The above skeletal analyses reveal that in the absence of Ptx1,the tympanic ring is not duplicated anymore in Hoxa2^-/-embryos. To understand if this represented a true rescue of the Hoxa2mutant phenotype, we analyzed the formation of this structure in the mutants at earlier developmental times.
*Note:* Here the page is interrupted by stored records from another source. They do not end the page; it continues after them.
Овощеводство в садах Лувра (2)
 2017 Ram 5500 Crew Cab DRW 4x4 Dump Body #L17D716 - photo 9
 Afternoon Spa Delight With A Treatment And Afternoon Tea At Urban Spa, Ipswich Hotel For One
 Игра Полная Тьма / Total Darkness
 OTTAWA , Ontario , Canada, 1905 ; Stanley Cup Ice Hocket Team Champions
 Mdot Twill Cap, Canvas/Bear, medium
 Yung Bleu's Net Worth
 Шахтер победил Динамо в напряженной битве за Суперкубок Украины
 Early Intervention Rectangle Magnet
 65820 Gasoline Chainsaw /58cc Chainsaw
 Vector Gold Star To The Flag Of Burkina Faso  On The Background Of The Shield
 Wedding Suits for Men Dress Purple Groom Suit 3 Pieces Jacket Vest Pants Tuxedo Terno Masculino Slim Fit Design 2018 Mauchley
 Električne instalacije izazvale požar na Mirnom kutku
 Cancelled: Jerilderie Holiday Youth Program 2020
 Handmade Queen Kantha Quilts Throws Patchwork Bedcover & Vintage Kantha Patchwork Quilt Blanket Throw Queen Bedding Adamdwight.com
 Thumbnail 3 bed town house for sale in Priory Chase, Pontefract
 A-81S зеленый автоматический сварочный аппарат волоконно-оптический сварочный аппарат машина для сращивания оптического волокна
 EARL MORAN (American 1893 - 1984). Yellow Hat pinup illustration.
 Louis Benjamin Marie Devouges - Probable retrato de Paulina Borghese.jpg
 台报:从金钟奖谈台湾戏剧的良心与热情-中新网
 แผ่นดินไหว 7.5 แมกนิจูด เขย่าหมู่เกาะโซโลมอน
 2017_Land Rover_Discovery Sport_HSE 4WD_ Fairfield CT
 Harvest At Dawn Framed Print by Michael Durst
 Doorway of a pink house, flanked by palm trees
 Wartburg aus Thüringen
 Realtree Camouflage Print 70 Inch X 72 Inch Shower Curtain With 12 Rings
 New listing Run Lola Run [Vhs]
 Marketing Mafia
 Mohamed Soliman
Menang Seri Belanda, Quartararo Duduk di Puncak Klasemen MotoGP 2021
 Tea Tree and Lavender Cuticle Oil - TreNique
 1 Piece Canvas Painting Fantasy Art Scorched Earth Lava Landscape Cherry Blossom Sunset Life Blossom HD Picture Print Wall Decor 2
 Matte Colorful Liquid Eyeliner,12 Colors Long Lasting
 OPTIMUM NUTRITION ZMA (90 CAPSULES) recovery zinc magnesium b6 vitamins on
At E16.6, Hoxa2^-/-;Ptx1^-/- embryos showed two tympanic ring primordia (Fig. 7C), indicating that, although they eventually fuse to form a single ring, they are formed from two different ossification areas. Therefore,initial steps of tympanic ring formation in Hoxa2^-/-;Ptx1^-/- embryos resemble those of Hoxa2^-/- single mutants and not wild-type events,in which the ring develops from a single ossification center in the first arch that grows in a circumferential fashion into the second arch(Fig. 7A,B)(Mallo and Gridley, 1996). Similarly, transcripts for the Cbfa1 gene, an early marker of osteoblast differentiation, are detected in the second arches of E11.5 Hoxa2^-/-;Ptx1^-/- embryos(Fig. 8C), a typical characteristic of Hoxa2^-/- single mutants but not of wild-type embryos (Fig. 8A,B)(Kanzler et al., 1998).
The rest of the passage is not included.